> [DIRECTIONS]
Count how many lines in the listing below contain the string "hand". Reply with only the number.

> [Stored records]
-----
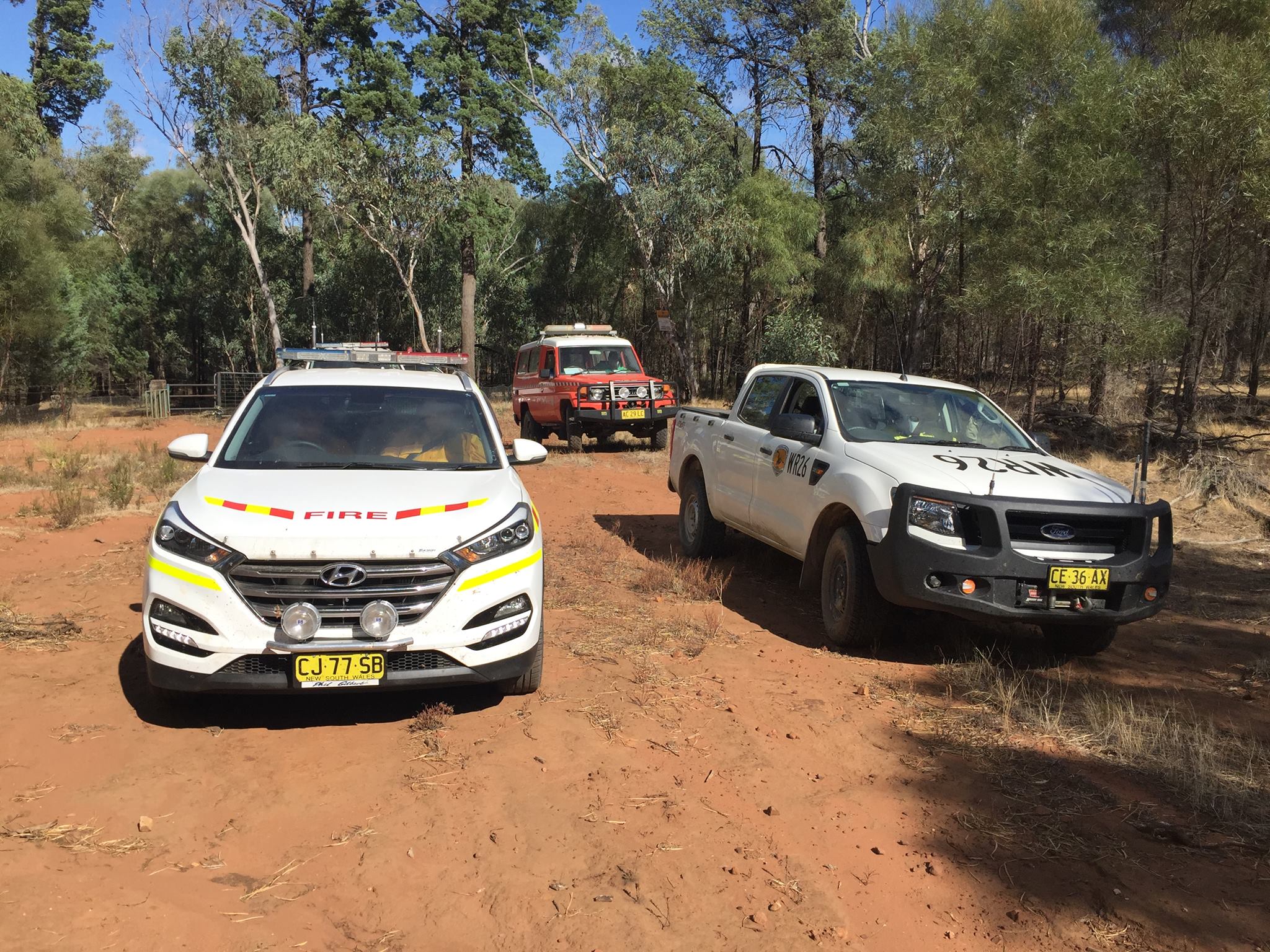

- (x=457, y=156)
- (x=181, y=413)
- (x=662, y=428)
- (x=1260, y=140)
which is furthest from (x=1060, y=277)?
(x=181, y=413)

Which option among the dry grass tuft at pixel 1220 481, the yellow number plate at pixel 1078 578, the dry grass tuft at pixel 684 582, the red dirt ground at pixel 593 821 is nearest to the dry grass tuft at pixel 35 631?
the red dirt ground at pixel 593 821

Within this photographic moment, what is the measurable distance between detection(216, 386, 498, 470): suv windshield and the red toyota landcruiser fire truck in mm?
10620

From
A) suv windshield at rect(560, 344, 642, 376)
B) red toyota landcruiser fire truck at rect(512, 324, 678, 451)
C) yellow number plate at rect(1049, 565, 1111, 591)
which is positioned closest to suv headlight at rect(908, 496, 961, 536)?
yellow number plate at rect(1049, 565, 1111, 591)

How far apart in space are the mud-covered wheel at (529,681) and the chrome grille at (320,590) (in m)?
0.76

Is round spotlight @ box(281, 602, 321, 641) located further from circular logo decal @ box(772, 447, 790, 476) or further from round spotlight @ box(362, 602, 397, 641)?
circular logo decal @ box(772, 447, 790, 476)

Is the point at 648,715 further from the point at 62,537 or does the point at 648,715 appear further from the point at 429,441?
the point at 62,537

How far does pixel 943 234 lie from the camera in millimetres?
23000

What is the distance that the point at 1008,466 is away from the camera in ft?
19.2

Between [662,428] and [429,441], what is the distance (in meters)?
Result: 12.5

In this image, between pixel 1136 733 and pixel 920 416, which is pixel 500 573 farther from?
pixel 920 416

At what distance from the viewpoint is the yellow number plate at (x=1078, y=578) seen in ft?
17.1

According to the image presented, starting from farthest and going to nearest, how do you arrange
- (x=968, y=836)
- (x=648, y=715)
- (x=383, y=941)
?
A: (x=648, y=715) → (x=968, y=836) → (x=383, y=941)

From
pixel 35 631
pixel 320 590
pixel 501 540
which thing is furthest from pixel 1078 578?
pixel 35 631

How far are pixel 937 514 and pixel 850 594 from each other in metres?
0.77
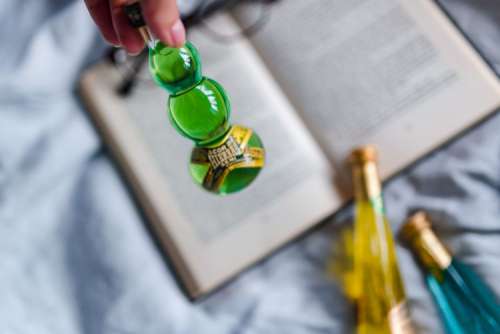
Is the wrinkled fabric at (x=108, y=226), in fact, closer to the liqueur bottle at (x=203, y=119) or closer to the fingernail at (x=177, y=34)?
the liqueur bottle at (x=203, y=119)

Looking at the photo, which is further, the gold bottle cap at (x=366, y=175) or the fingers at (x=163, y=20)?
the gold bottle cap at (x=366, y=175)

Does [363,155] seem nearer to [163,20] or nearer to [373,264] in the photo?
[373,264]

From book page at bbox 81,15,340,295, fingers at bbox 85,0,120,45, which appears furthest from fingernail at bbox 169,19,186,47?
book page at bbox 81,15,340,295

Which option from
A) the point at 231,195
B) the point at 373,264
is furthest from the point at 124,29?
the point at 373,264

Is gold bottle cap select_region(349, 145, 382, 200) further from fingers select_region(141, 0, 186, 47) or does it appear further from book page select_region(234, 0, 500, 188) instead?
fingers select_region(141, 0, 186, 47)

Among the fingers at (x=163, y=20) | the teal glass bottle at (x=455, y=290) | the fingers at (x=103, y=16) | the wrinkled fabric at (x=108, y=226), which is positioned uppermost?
the fingers at (x=163, y=20)

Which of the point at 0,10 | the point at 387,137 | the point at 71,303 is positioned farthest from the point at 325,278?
the point at 0,10

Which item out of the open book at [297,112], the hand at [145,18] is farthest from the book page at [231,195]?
the hand at [145,18]

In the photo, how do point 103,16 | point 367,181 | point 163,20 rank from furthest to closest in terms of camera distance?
point 367,181, point 103,16, point 163,20
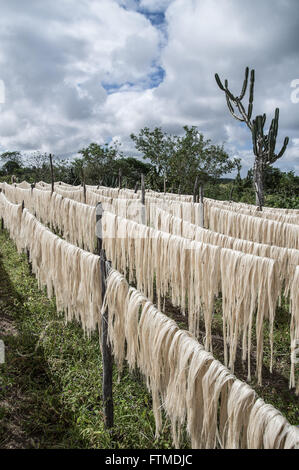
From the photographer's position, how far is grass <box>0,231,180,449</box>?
295 cm

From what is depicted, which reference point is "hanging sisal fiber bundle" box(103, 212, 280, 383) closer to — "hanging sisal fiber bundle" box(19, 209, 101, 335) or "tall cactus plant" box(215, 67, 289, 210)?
"hanging sisal fiber bundle" box(19, 209, 101, 335)

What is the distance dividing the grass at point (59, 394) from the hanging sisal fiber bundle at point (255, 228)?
357cm

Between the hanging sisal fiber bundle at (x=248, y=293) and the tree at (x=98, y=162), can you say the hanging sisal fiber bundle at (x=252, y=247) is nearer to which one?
the hanging sisal fiber bundle at (x=248, y=293)

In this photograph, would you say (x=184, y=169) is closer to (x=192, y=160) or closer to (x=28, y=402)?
(x=192, y=160)

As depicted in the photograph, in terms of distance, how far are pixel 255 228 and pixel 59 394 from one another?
4.56 metres

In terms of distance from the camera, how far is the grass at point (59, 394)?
2945 mm

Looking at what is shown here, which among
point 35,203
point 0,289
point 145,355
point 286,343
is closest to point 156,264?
point 145,355

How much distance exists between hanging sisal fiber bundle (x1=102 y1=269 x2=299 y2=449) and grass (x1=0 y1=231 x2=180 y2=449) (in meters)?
1.04

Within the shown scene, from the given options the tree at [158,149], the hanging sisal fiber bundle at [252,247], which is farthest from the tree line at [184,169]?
the hanging sisal fiber bundle at [252,247]

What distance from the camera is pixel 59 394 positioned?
3551mm

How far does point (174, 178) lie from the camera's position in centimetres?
2556

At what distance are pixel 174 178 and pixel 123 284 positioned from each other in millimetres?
24018

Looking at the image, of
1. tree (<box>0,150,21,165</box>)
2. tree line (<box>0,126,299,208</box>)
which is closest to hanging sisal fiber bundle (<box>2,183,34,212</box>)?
tree line (<box>0,126,299,208</box>)
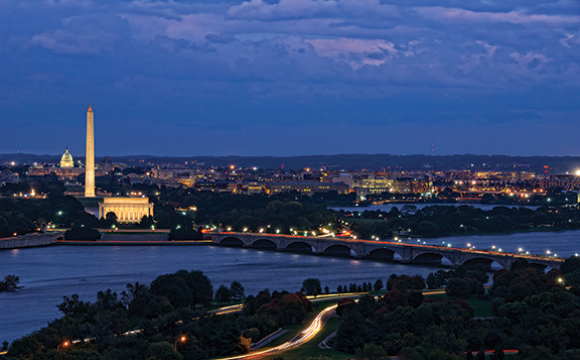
-----
> [ANSWER TO THE PROBLEM]
2